Not jaded, not hardened. Not practiced and knowledgeable. How had he managed to convince himself this was a woman used to being handled by men? Adrian said she wasn’t a whore, and Adrian was never wrong about women.
How many men, Annique? Not many, I’ll bet. Did your masters keep you unawakened so you could play the boy more convincingly? Their mistake. It left her vulnerable. Achingly, ignorantly vulnerable. He’d use that against her, sooner or later. “What the devil am I going to do with you, Annique?”
“Let me go?”
“No. Not that.”
“I did not think you would agree, though it would be wisest for both of us if I arose from this bed and went quietly into the night. You have no need to keep me.”
“What happened at Bruges?” He felt her skin answer. She knew. “That’s why I keep you. You might try trusting me. Better me than Leblanc.”
“I am hoping to escape you both.” She sighed. “Even now, there is a chance.”

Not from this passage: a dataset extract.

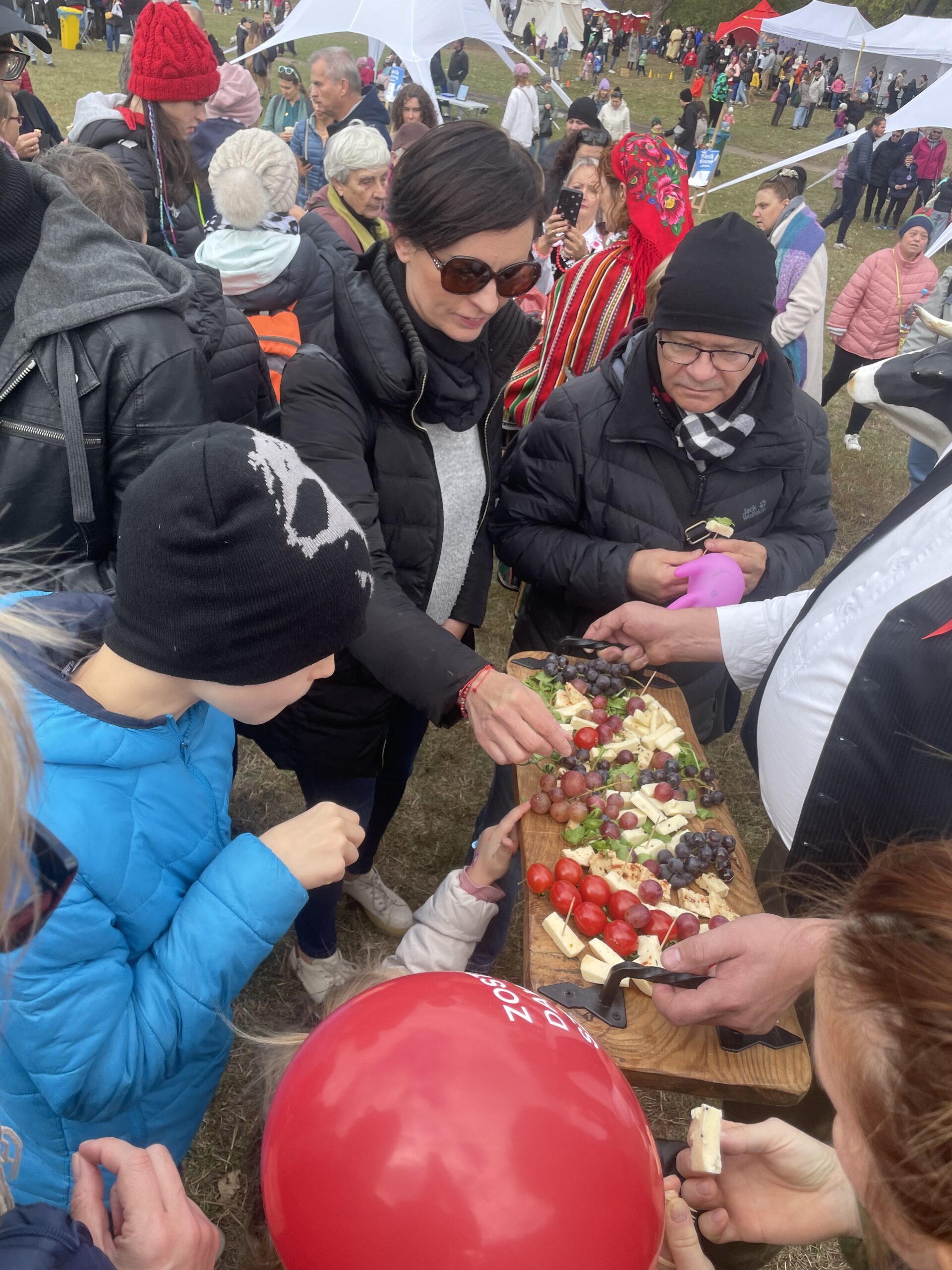 Ale to był dzień! Piknik Mleczny na Ochocie pełen mlecznych smaków, uśmiechów i dobrej zabawy!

“It’s possible. You’re skilled.” In his network of spies, he could count on his fingers the agents who matched Annique’s caliber. A spy like this was worth a cavalry division. “That’s one more reason I’m not letting you go.”
“I have known several men of your type. None of them was amenable to reason.” She sounded more and more resigned. “We come to an impasse, you and I. What will you do with me?”
“Damned if I know. Take you to England and decide there, probably. By then we’ll understand each other better.”
“I meant, what will you do with me tonight? I am eating life in very small bites these days, monsieur.”
There were men who’d push the interrogation now—badger her, keep her groggy and talking and see what she’d give away. She was so exhausted she could barely think. Keep hammering away at her, and she’d start making mistakes. Scare her enough, mix it with a little sympathy, and she might break. He’d seen it a hundred times.
Except tactics like that wouldn’t work with Annique Villiers, even if he could make himself do it.
“I won’t do anything with you tonight. I won’t tie you up, at any rate.” He ran one last brisk caress across the tangled black mane. It was the first step in seduction, getting her used to being touched. Besides, he wanted to. “Do you think you can hold off killing me till after breakfast?”
“I must rest before I try again. It is very exhausting, fighting with you.”
He laid a second quilt on top of the one she was wrapped in. It was just as well she didn’t roll over and look at him. His arousal was obvious as hell. Maybe he’d let Doyle guard her tomorrow—imperturbable, thoroughly married William Doyle. “You might as well go to sleep. Unless Vauban and the others taught you some way to kill me with a feather pillow.”